CL68 - ok, does leave a fine layer of acryllic sealant behind but doesn't half clean well.


----------



## akimel (Oct 25, 2008)

Meguar's Deep Crystal Paint Cleaner.

I recently purchased Sonus's Paint Work Cleanser, but I haven't used it yet.


----------



## caledonia (Sep 13, 2008)

+1 for LPL & CL68. Both fantastic products.
Cant go wrong with those 2 in you bag.
Gordon.


----------



## Schnorbitz (Aug 18, 2007)

Carlack NSC seems good to me, not tried anything else though. I guess Werkstatt Prime would be the Jeff's equivalent of that.


----------



## ahaydock (Jan 4, 2007)

Big fan of Dodo LPL here :thumb:


----------



## Bence (Dec 21, 2006)

Victoria Lite and Deep Cleanse, OPS and BHAB - surprising but the latter 2 has great chemical cleaning action.


----------



## nicp2007 (Apr 25, 2007)

lime prime & top inspection


----------



## Dream Machines (Mar 13, 2006)

Four Star Ultimate
Glare Micro Finish


----------



## pete001 (Dec 21, 2006)

Dodo LP + LPL :thumb:.

Sorry,forgot to mention Lusso Revitalizing Creme,Used it for 1st time the other day,Temp outside was 2Degrees,Real easy to apply and remove,left a finish very similar to Z HD Cleanse but much easier to work with.A fab paint cleaner IMO and great price too.


----------



## Epoch (Jul 30, 2006)

As your aware Damon it's something i have been collecting for a test myself. If i can find the right car when your next up we can test

*Cleaners*
Dodo LP
Dodo LPL
Zym0l HD-C
Swissvax CF
Meg's Deep Crystal
Victoria Lite Cleanse
Victoria Deep Cleanse
Sonus Paint cleaner or rejuvinator or something
CG Vertua Bond 408
P21s Paint cleanser

*Acrylics*
Jeffs Prime Strong
Carlack 68 NSC
CG EZ Creme Glaze
Zaino AIO

Plus anyothers i have forgotten i have collected or get before your up


----------



## Porta (Jan 3, 2007)

R-2000 paint cleaner and Fireglaze microfinishing compound.'


----------



## Serious (Mar 19, 2008)

By hand I am loving my sample of Serious Performance Paint Cleaner

By Machine, gotta be LP with polishing pad.


----------



## Bigpikle (May 21, 2007)

cheers guys - wide range of products being listed. 

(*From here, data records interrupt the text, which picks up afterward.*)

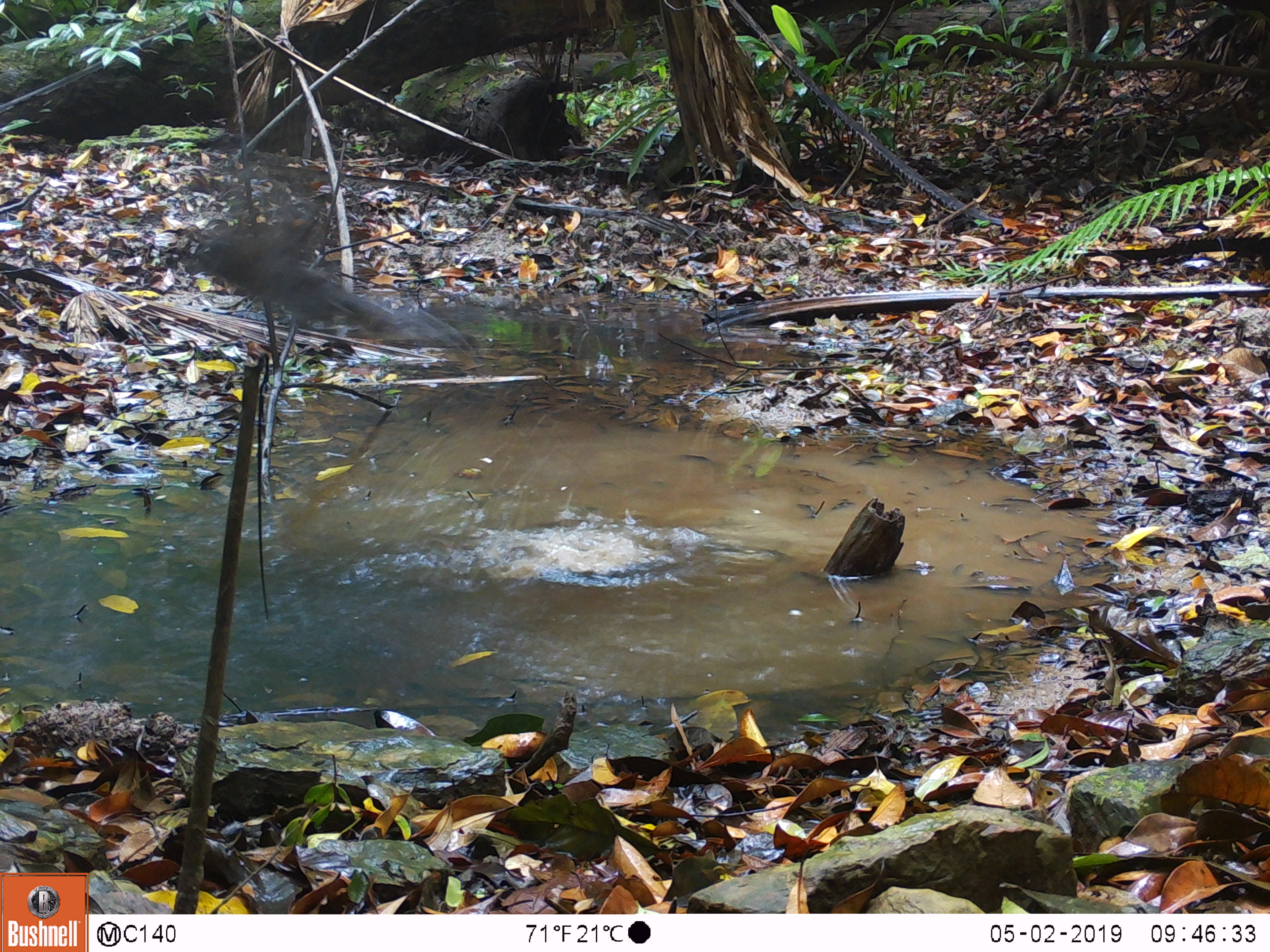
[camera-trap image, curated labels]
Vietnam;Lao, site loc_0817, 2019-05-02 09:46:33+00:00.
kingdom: Animalia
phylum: Chordata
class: Aves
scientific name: Aves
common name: bird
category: unidentified bird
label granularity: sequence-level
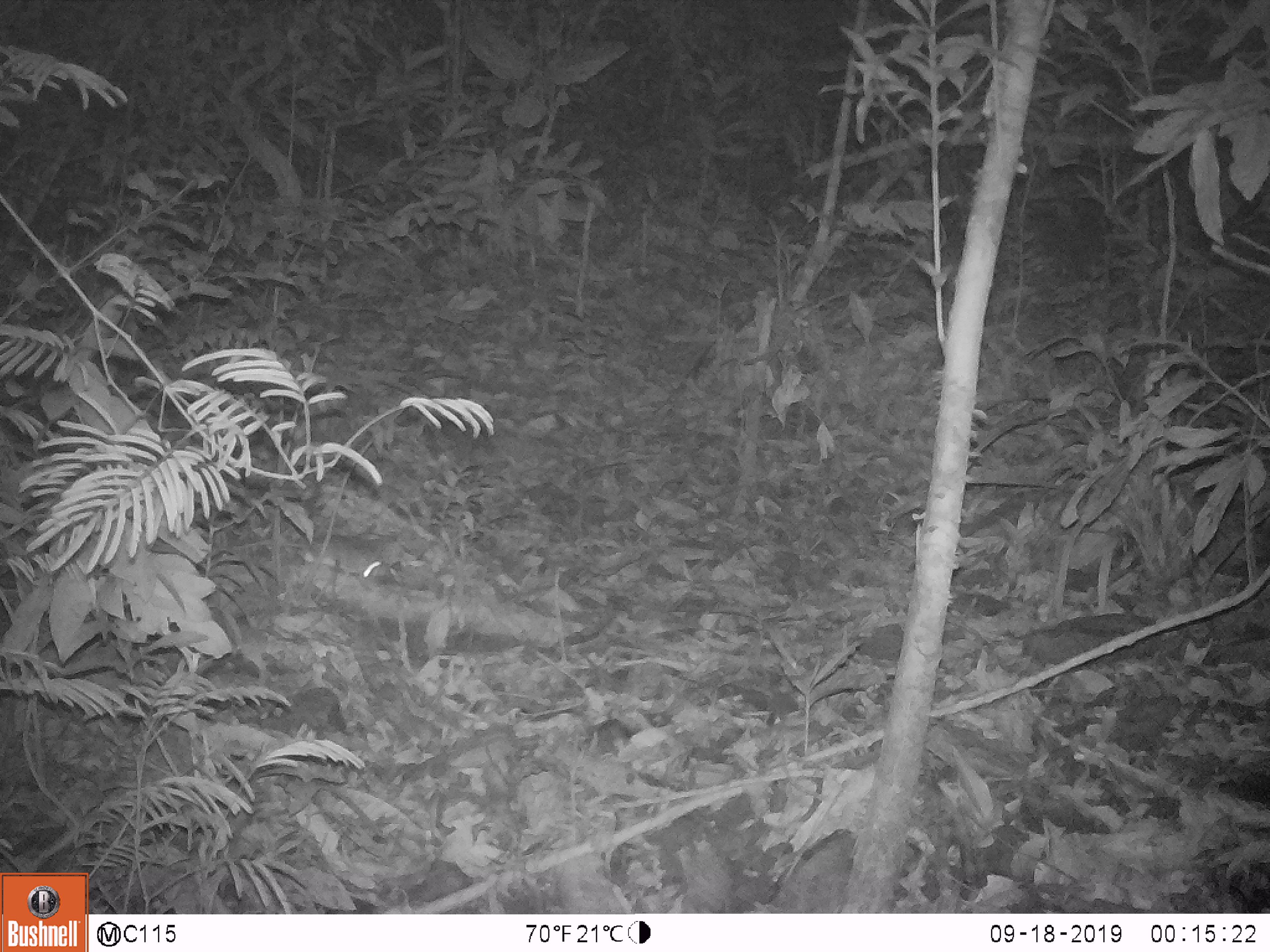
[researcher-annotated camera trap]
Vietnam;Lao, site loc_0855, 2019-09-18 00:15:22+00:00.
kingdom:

Lots of AIO's seem popular, like the CL68 & Jeffs. I have the Jeffs Prime and Z-AIO, but need to invest in a pure cleaner. I have used LPL but didnt really like the application and MUCH preferred LP, especially by machine, as the finish it leaves is superb.

Intrigued by the P21s/R222, Sonus, Pinnacle pure cleaners & SV CF, although that is a but pricey... Look forward to trying a few with you Jon :thumb:


----------



## Scotty Pro (Nov 12, 2008)

I'm a bit intrigued by this post. what "exactly" does a paint cleaner do?
I have the Megs Deep Crystal Step 1 cleaner, and I have used it, but what are the benefits?
Does it strip everything off the paint ready for machine polishing, (when you do a normal polish) or is it a necessary step after claying.
Oh and is the Megs any good, to be honest, I cannot see what it actually does to the paint with the naked eye.


----------



## Epoch (Jul 30, 2006)

They help to remove ingrained dirt from the pores of the paint using chemical cleaners.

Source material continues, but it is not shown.